The United Nations “belongs” to the younger generation, and countries must ensure they participate in decisions on environmental protection and climate action, Deputy Secretary-General Amina Mohammed said during her visit to Costa Rica this week.
Ms. Mohammed spoke with young environmental and climate activists there as part of her two-day mission to the Central American country, which concluded on Tuesday.
Communities across #CostaRica are working to restore the mangroves. Thanks to leaders like Estela in Cuajiniquil, Guanacaste leading the way to restoration of these magnificent ecosystems, bringing livelihoods to families. #SDGs pic.twitter.com/j8RpE3WZck— Amina J Mohammed (@AminaJMohammed) December 21, 2021
“The United Nations belongs to you, young people,” she said.
“We must connect the climate negotiations with what is happening in the world. We have to fight for the strengthening of democracy, and participate in the votes, because ultimately democracy is also climate action.”
During their exchange, the activists expressed concerns about the impacts of climate change on the most excluded populations.
Youth speaking up
They assured the UN’s second-in-command that young people are increasingly raising their voices and mobilizing more to demand that countries comply with international agreements.
"We must be more ambitious, move faster for the environment and the climate, but we also need the world to recognize, value, and give the space that young people deserve in climate negotiations," said Sara Cognuck, one of the young environmental leaders.
Ms. Mohammed urged young people to strengthen how they organize around issues, and to identify ways to fund their causes, to ensure that their voices, as well as their actions, reach every corner of the globe.
For the UN, climate change is the defining issue of our time, and it figured prominently in her discussions with Costan Rican officials, civil society and others.
Promoting joint cooperation
On Monday, Ms. Mohammed met with President Carlos Alvarado and Vice President, Epsy Campbell to identify and promote joint cooperation on environmental protection, climate mitigation and adaption, and also the financing for development that developing countries require.
They further examined how to strengthen actions to serve the most vulnerable populations, such as people of African descent, women, indigenous peoples, migrants, asylum seekers, children and adolescents.
The Deputy Secretary-General’s visit also highlighted Costa Rica’s leadership in mobilizing development finance for middle-income countries, and achieving debt relief, especially in the context of the COVID-19 pandemic.
Scale up solutions
The crisis is putting global efforts to achieve the Sustainable Development Goals (SDGs) at risk. Ms. Mohammed stressed the need for urgent action and ambition.
"We need to go to scale with solutions and overcome the obstacles that lie ahead. The UN is committed to accompanying Costa Rica on this journey to fulfill the promise of the SDGs,” she said.
Ms. Mohammed also discussed Costa Rica’s proposal for a COVID-19 Economic Relief Fund (CFE) and similar initiatives to expand fiscal space there and in other middle-income countries, for green, inclusive and resilient recovery.
Talks also covered innovative financing tools, including so-called “blue” and “green” bonds, and aligning investments in strategic sectors such as social protection and “green” jobs to bolster future resilience.
Linking decarbonization efforts to a just transition was also a focus ahead of the next UN climate change conference, COP27, due to take place in Cairo next year.
Costa Rica taking action
During her mission, Ms. Mohammed also held several meetings with government ministers and leaders from the Central Bank and in areas such as public finance and the private sector, to support the country in its efforts to achieve the SDGs.

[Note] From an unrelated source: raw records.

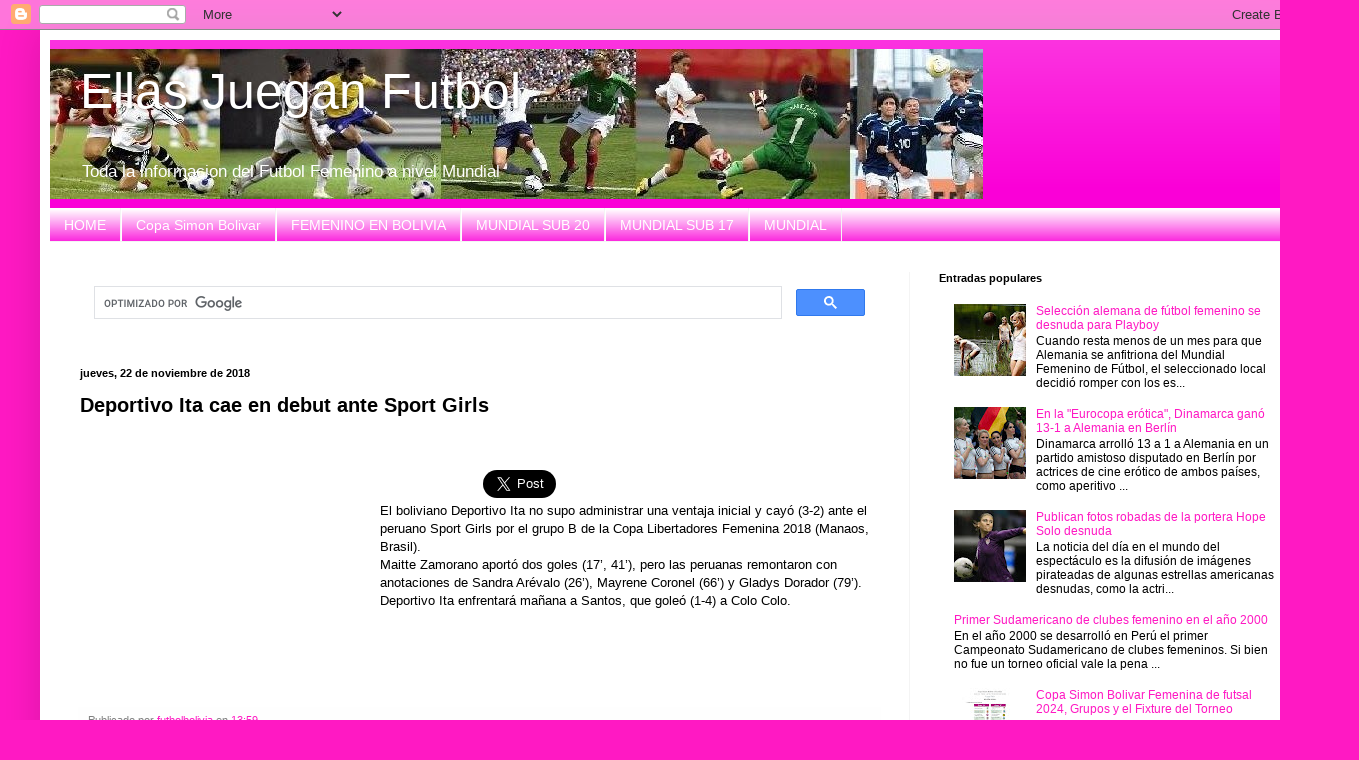

--- FILE ---
content_type: text/html; charset=UTF-8
request_url: https://ellasjueganfutbol.blogspot.com/b/stats?style=BLACK_TRANSPARENT&timeRange=ALL_TIME&token=APq4FmC4h6uroH10q9QfXfVrLP6yriUVDMsJ9e_tEiyqtAPM3pGnDp2tjKPiGQ0g3ZL2MKQefFPQPYQw6efYkc3OQFV5-HTk7g
body_size: -9
content:
{"total":494465,"sparklineOptions":{"backgroundColor":{"fillOpacity":0.1,"fill":"#000000"},"series":[{"areaOpacity":0.3,"color":"#202020"}]},"sparklineData":[[0,35],[1,40],[2,41],[3,25],[4,26],[5,34],[6,52],[7,30],[8,35],[9,67],[10,24],[11,32],[12,30],[13,31],[14,42],[15,42],[16,20],[17,44],[18,65],[19,71],[20,37],[21,91],[22,100],[23,67],[24,58],[25,40],[26,34],[27,29],[28,54],[29,32]],"nextTickMs":3600000}

--- FILE ---
content_type: text/html; charset=utf-8
request_url: https://www.google.com/recaptcha/api2/aframe
body_size: 114
content:
<!DOCTYPE HTML><html><head><meta http-equiv="content-type" content="text/html; charset=UTF-8"></head><body><script nonce="zLme38OuDphDMrKYK8yJAg">/** Anti-fraud and anti-abuse applications only. See google.com/recaptcha */ try{var clients={'sodar':'https://pagead2.googlesyndication.com/pagead/sodar?'};window.addEventListener("message",function(a){try{if(a.source===window.parent){var b=JSON.parse(a.data);var c=clients[b['id']];if(c){var d=document.createElement('img');d.src=c+b['params']+'&rc='+(localStorage.getItem("rc::a")?sessionStorage.getItem("rc::b"):"");window.document.body.appendChild(d);sessionStorage.setItem("rc::e",parseInt(sessionStorage.getItem("rc::e")||0)+1);localStorage.setItem("rc::h",'1768797653321');}}}catch(b){}});window.parent.postMessage("_grecaptcha_ready", "*");}catch(b){}</script></body></html>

“Costa Rica has taken action to address climate change and to strengthen clean energy production with almost all of its electricity coming from renewable sources. It has also managed to protect its right to biodiversity and reverse deforestation, to the point that today 59 per cent of its territory is covered by forests,” said Ms. Mohammed.
She described the country as “an example to show the region and the world that under no circumstances can we abandon our objectives and agreements on climate and sustainable development.”
Meeting local communities
Ms. Mohammed stopped at Las Pailas geothermal plant in Liberia Guanacaste, where she observed Costa Rica's progress in securing a renewable electricity matrix that currently covers more than 99 per cent of its population.
She also visited women community leaders from Cuajiniquil, Guanacaste, working to preserve mangrove forests, not only as a means of environmental protection but also to ensure sustainable livelihoods.
At the 25 de Julio community in Hatillo de San José, Ms. Mohammed met with migrants and asylum seekers, and to show support for Costa Rica’s efforts towards their inclusion.
She also visited Freedom Park, located in the community of Desamparados, a space focused on local inclusion and environmental protection. It was there that she had the dialogue with young environmentalists.
Ms. Mohammed also planted a tree, inaugurating the UN Garden at the park, and thus affirming commitment to young people and vulnerable communities in Costa Rica and around the world.
The Deputy Secretary finally highlighted the UN’s commitment to jointly organize with Costa Rica the Sustainable Development Forum in March.
The event will bring together leaders from the region, the private sector and civil society, to identify innovative responses to accelerate the 2030 Agenda in Latin America and the Caribbean.